BBB Industries ups pricing

BBB Industries increased pricing and resized the tranches of its $395 million two-part term loan offer, shifting $20 million to the first-lien tranche from the second-lien tranche, according to a market source.

Talk on an upsized $295 million seven-year first-lien term loan (B1/B) widened to Libor plus 500 basis points, from earlier talk of 400 to 425 bps. The tranche was upsized from $275 million. The 99 original issue discount and 1% Libor floor remain unchanged. The 101 soft call protection was increased to one year from six-months.

A downsized $100 million eight-year second-lien term loan (Caa1/CCC+) saw spread talk widen to 875 bps from earlier talk of 750 bps to 775 bps. The tranche was downsized from $120 million.

The deal, which is talked at 94, has a 1% Libor floor. Hard call protection the first hard call premium increased to 103 from 102, the second premium increased to 102 from 101, and the third increased to 101 from par.

J.P. Morgan Securities LLC is the lead bank on the deal.

The $465 million credit facility also has a $70 million five-year revolver.

Proceeds will be used to help fund the buyout of the company by Pamplona Capital Management LLP.

Closing is expected in the fourth quarter, subject to customary conditions, including expiration of the applicable waiting period under the Hart-Scott-Rodino Act.

BBB is a Mobile, Ala.-based remanufacturer of automotive products for the North American aftermarket.

Mangum hikes spread talk

Magnum Hunter Resources Corp. revised price talk for its $340 million five-year second-lien term loan (B1/B), according to a market source.

New talk hikes the Libor spread to 750 basis points from 500 bps and deepens discount talk to a range of 96 to 97 from earlier talk of 98.5.

The Libor floor remains unchanged at 1%.

The loan remains callable at par for 18 months, following which the first call premium is 101, decreased from 102, and the second call premium is 102, increased from 101.

Commitments under the revised terms were due at 5 p.m. ET on Thursday.
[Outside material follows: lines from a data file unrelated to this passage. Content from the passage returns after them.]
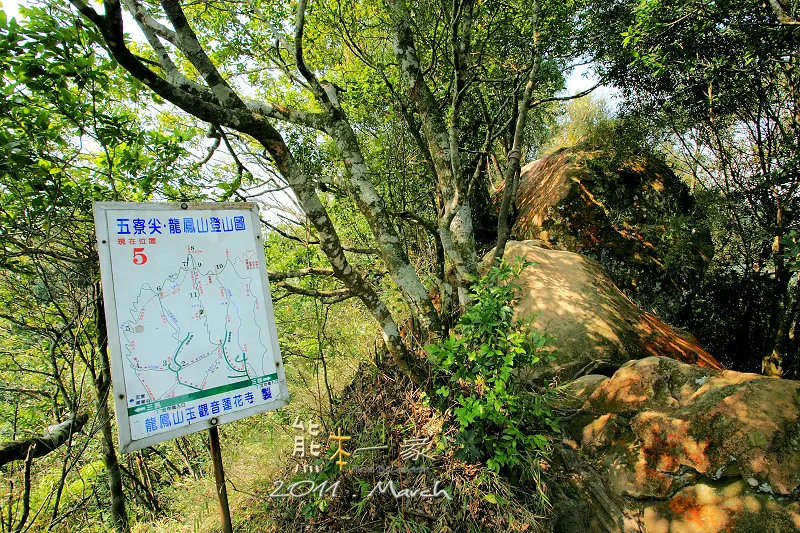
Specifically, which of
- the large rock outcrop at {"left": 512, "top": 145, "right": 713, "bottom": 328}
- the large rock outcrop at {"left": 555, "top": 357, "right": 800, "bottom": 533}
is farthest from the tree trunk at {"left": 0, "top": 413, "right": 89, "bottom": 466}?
the large rock outcrop at {"left": 512, "top": 145, "right": 713, "bottom": 328}

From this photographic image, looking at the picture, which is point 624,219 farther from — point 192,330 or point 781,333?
point 192,330

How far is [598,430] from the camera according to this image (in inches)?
114

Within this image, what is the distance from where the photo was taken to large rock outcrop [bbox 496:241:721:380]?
371 cm

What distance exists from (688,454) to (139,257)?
136 inches

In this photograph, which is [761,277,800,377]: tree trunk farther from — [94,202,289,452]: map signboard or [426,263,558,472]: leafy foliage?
[94,202,289,452]: map signboard

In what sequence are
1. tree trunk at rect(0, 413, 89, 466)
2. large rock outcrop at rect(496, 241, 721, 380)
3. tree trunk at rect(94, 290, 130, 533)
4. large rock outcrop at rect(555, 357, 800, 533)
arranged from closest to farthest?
large rock outcrop at rect(555, 357, 800, 533), tree trunk at rect(0, 413, 89, 466), tree trunk at rect(94, 290, 130, 533), large rock outcrop at rect(496, 241, 721, 380)

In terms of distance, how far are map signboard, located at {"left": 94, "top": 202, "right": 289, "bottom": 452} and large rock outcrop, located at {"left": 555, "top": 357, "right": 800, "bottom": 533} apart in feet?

Credit Suisse Securities (USA) LLC and BMO Capital Markets are the lead banks on the deal.

Proceeds will be used to refinance existing debt and for general corporate purposes.

Along with the term loan, the company is planning a $50 million four-year senior secured first-lien reserve-based revolving credit facility.

Magnum is a Houston-based oil and gas exploration and development company.

Pro Mach oversubscribed

Pro Mach Inc.'s $405 million seven-year covenant-light first-lien term loan is oversubscribed, according to a market source, who added that commitments were due Thursday.

The deal is expected to allocate on Friday. It comes with price talk of Libor plus 425 basis points to 450 bps with a 1% Libor floor and an original issue discount of 99, according to a market source.

The term loan has 101 soft call protection for six months, the source said.

The company’s $465 million credit facility (B2) also includes a $60 million five-year revolver.

Goldman Sachs Bank USA and GE Capital Markets are the lead banks on the deal.

Proceeds will be used to help fund the buyout of the company by AEA Investors LP from the Jordan Co.

Access prices first-lien loan

Access CIG LLC priced a $342 million seven-year first-lien covenant-light term loan (B1/B) at Libor plus 500 basis points with a 1% Libor floor at 99, according to a market source.

The spread came 75 bps wide of the 425 bps spread talk. The reoffer price came on top of price talk. The 101 soft call protection was increased to 12 months form six months.

Deutsche Bank Securities Inc. was the lead left bookrunner. Goldman Sachs Bank USA and Bank of America Merrill Lynch were lead banks.

Proceeds will be used to help fund the buyout of the company by Berkshire Partners.

Access CIB is a Pleasanton, Calif.-based provider of records and information management services.